(begin)

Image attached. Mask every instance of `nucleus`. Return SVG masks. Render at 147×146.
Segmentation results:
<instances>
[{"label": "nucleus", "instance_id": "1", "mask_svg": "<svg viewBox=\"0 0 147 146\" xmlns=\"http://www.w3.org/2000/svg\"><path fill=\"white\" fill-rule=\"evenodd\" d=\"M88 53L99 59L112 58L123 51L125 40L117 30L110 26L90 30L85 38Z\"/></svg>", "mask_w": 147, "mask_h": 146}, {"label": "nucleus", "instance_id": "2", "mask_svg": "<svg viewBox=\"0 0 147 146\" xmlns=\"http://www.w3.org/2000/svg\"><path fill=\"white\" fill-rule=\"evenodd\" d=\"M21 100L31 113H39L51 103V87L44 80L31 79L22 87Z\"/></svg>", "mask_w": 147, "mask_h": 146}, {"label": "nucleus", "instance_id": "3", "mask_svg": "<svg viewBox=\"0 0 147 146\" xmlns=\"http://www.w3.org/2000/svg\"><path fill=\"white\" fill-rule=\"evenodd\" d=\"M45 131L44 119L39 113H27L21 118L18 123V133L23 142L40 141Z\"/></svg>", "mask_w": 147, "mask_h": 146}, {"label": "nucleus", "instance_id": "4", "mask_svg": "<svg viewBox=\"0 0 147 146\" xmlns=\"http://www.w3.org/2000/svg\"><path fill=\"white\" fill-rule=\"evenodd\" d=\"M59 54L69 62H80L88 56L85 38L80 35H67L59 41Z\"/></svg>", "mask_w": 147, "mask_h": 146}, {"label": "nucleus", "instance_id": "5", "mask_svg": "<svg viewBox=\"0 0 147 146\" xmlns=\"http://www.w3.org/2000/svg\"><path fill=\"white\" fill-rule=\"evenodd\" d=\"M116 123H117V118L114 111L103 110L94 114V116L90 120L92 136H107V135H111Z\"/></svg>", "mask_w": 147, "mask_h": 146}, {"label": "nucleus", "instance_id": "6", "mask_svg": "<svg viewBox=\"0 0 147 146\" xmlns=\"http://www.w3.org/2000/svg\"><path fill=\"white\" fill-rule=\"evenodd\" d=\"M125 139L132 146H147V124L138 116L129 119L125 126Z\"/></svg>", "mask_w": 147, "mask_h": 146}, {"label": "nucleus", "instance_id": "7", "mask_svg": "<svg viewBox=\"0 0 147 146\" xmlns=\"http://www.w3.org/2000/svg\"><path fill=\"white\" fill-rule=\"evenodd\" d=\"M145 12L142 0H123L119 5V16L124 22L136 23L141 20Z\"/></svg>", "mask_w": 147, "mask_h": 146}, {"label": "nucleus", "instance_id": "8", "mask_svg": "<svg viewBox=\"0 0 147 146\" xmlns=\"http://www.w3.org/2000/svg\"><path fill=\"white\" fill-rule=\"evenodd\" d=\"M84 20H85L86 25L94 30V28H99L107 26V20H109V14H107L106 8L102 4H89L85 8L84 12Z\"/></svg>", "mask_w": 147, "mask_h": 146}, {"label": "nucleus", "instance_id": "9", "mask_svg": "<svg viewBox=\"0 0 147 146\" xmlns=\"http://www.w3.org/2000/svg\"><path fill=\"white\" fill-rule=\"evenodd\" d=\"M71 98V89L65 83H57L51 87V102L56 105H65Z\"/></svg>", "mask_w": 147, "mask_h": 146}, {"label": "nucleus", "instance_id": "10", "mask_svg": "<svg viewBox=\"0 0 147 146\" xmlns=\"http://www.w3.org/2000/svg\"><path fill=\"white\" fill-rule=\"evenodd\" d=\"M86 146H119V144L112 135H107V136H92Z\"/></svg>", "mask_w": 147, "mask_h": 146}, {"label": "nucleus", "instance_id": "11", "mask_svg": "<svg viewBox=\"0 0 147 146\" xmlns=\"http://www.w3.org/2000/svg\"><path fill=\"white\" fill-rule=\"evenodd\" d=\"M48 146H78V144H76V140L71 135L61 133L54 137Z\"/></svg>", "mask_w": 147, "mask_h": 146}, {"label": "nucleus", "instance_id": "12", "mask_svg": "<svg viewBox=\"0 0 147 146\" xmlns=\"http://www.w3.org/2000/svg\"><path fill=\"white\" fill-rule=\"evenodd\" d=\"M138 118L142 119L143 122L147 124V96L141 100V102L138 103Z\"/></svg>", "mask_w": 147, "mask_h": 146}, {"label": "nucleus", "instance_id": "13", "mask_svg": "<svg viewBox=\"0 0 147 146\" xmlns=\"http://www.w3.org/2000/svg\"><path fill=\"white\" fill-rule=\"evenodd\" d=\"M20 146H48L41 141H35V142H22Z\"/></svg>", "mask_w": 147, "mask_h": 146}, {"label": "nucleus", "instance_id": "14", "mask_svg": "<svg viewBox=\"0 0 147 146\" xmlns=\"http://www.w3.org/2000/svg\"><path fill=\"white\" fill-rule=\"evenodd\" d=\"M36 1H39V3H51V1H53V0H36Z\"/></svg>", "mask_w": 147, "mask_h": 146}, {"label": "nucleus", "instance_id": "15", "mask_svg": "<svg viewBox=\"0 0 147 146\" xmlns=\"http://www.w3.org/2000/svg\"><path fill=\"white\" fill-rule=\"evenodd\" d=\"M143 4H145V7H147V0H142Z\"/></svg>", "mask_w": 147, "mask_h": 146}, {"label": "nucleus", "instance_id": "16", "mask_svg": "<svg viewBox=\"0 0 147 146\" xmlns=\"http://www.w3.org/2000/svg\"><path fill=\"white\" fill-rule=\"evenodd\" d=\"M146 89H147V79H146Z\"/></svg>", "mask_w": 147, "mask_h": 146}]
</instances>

(end)

## What you have to do
Can you edit the entries from their start through the line containing "<instances>", swapping "SVG masks" for "polygon outlines" and leaving everything else unchanged?

## In response
Image attached. Mask every instance of `nucleus`. Return polygon outlines. Render at 147×146.
Segmentation results:
<instances>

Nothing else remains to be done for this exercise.